START EXTRACT PROVIDED

As 2021 comes to an end, we take stock of another momentous year that marked massive upheavals in the food system and across society. To lead us into 2022, we asked some of the leading thinkers and doers working on the frontlines of food, justice, and climate to share their thoughts with us about the most pressing issues, what they’ll be working toward in the new year, and what propels them to keep going.
Today, we hear from Devita Davison and Magaly Licolli about the power of organized workers, an engaged public, and the seismic shifts that the pandemic has brought to the food system and society.
Devita Davison, Executive Director, Food Lab Detroit
What were the biggest challenges you saw in the food system this year?
There were so many challenges in 2021, but the big overarching problem I see is that the restaurant industry was built on a structure of exploitation of labor. That’s how it was created. So how do you [change] an industry that’s been built on the premise that the only way to become a profitable business or, as some see it, the only way to survive as a business is by underpaying and undervaluing workers? How do you create a brand-new industry that is built upon pillars of care? How do you center workers—when that has not been the case? That’s one of the biggest challenges the restaurant industry faces in the next year and moving forward.

END EXTRACT PROVIDED
START EXCERPTED DATA

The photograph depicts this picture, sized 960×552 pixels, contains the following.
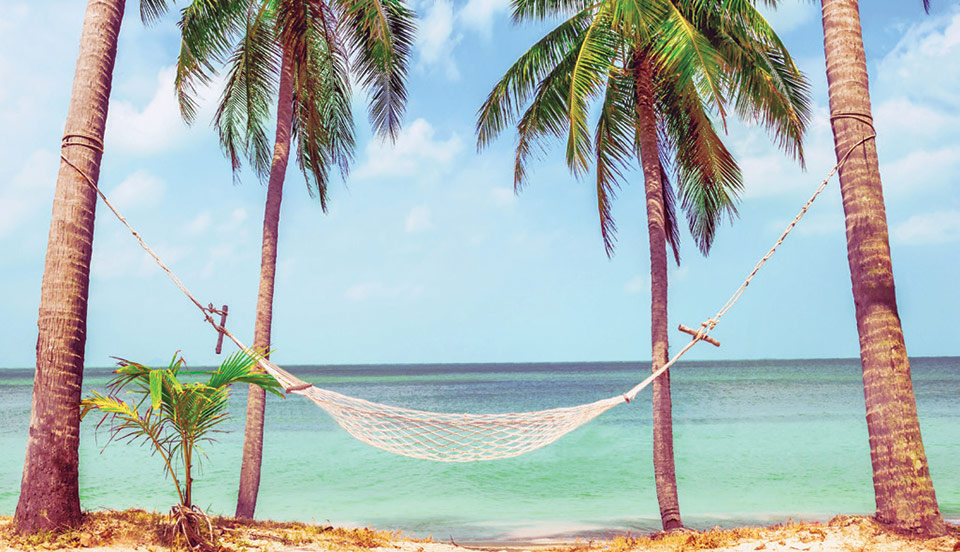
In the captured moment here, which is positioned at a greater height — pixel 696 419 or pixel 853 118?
pixel 853 118

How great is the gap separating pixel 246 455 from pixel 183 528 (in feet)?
A: 5.50

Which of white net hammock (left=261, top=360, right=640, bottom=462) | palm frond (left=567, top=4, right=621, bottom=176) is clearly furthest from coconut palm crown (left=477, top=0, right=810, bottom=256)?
white net hammock (left=261, top=360, right=640, bottom=462)

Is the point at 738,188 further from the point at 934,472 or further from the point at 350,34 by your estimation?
the point at 934,472

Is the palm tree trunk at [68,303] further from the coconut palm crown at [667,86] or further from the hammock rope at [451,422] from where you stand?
the coconut palm crown at [667,86]

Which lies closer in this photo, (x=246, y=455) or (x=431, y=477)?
(x=246, y=455)

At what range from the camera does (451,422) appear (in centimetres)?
320

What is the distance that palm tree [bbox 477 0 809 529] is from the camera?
4121 mm

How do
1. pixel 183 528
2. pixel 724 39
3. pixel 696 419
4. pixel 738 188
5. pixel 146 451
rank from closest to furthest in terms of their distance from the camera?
pixel 183 528 < pixel 724 39 < pixel 738 188 < pixel 146 451 < pixel 696 419

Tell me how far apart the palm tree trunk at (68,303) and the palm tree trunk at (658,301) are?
11.0 ft

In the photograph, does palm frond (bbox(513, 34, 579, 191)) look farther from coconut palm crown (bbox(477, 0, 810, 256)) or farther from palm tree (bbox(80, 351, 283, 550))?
palm tree (bbox(80, 351, 283, 550))

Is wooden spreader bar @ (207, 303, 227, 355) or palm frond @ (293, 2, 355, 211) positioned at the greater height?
palm frond @ (293, 2, 355, 211)

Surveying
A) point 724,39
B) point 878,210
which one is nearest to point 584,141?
point 724,39

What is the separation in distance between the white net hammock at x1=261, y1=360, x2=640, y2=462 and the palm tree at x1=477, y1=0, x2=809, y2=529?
140 centimetres

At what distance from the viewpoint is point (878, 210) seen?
2951 mm
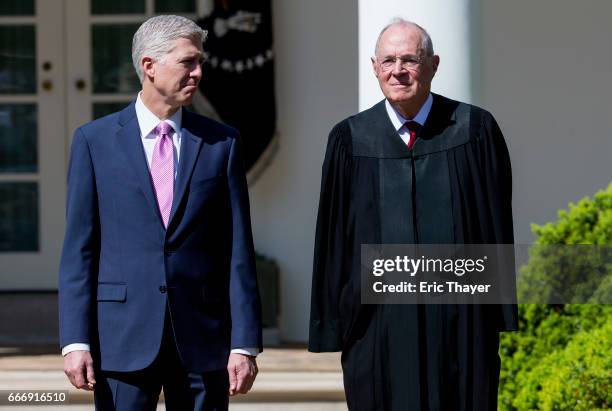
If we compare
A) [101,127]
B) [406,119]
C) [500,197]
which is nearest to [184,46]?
[101,127]

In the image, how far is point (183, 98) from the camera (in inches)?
149

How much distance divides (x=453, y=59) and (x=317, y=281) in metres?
1.71

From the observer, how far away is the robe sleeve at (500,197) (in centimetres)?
398

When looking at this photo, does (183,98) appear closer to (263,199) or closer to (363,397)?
(363,397)

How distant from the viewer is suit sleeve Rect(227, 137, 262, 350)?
3836 mm

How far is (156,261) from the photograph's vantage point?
3797 millimetres

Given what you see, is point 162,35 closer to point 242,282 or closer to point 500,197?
point 242,282

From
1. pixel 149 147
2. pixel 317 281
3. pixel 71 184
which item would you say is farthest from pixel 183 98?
pixel 317 281

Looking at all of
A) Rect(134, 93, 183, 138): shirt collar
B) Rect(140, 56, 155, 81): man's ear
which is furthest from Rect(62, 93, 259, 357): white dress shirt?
Rect(140, 56, 155, 81): man's ear

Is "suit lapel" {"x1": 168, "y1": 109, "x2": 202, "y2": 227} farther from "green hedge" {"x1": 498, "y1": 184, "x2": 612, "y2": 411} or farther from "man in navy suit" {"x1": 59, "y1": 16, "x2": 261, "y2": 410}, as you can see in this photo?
"green hedge" {"x1": 498, "y1": 184, "x2": 612, "y2": 411}

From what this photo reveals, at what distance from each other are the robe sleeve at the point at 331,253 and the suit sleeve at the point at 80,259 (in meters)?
0.75

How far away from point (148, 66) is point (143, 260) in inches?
24.0

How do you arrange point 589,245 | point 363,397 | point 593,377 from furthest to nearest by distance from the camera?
point 589,245 → point 593,377 → point 363,397

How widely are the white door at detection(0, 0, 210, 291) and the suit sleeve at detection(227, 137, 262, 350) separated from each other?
4475 millimetres
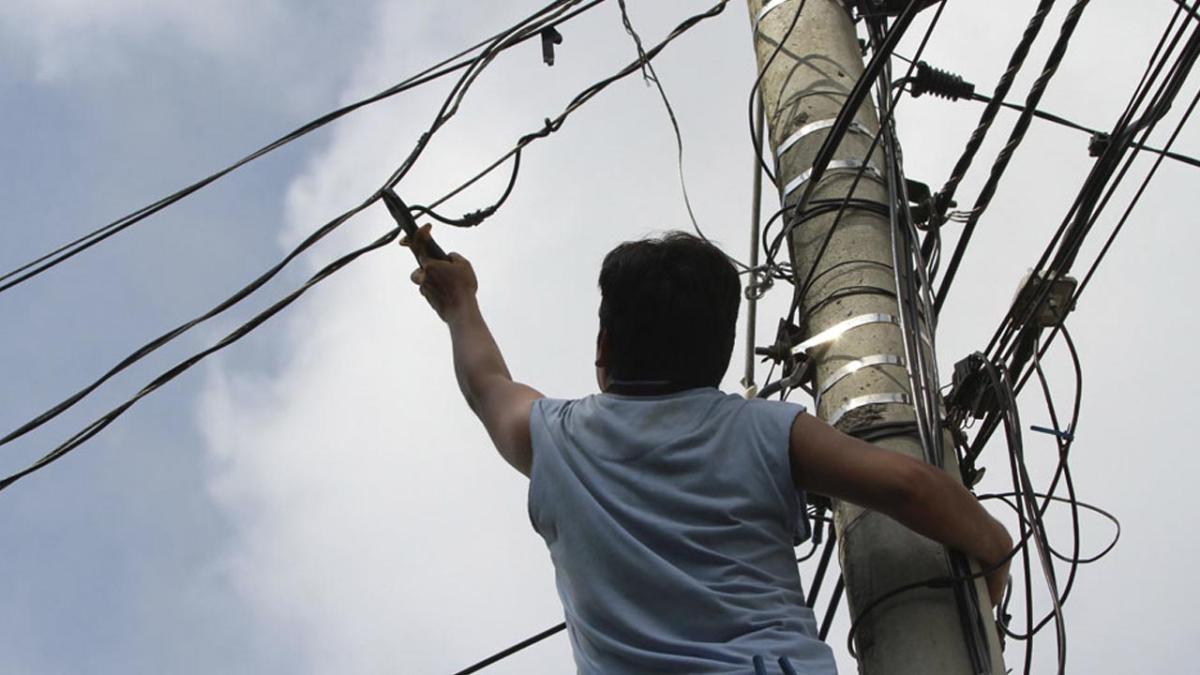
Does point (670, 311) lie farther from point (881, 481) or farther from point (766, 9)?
point (766, 9)

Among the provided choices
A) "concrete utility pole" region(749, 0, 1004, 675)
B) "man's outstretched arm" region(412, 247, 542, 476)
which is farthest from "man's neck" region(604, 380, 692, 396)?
"concrete utility pole" region(749, 0, 1004, 675)

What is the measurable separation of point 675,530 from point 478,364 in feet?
2.57

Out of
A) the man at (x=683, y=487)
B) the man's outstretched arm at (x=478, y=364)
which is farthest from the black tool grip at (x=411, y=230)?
the man at (x=683, y=487)

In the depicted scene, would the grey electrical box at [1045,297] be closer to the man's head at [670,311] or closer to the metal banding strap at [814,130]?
the metal banding strap at [814,130]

END EXCERPTED DATA

** PARTS OF THE EXERCISE **
(1) Answer these questions about the year-end interview extract:
(a) Which two people are heard from in this installment?
(b) What organization does Devita Davison lead, and in what role?
(c) According to Davison, what structure was the restaurant industry built on?
(2) Revise the year-end interview extract by writing out the stretch from "As 2021 comes" through "to keep going." with "momentous" swapped for "turbulent".

** RESPONSES BY ITEM NUMBER **
(1)
(a) Devita Davison and Magaly Licolli.
(b) Food Lab Detroit, as its Executive Director.
(c) A structure of exploitation of labor.

(2)
As 2021 comes to an end, we take stock of another turbulent year that marked massive upheavals in the food system and across society. To lead us into 2022, we asked some of the leading thinkers and doers working on the frontlines of food, justice, and climate to share their thoughts with us about the most pressing issues, what they’ll be working toward in the new year, and what propels them to keep going.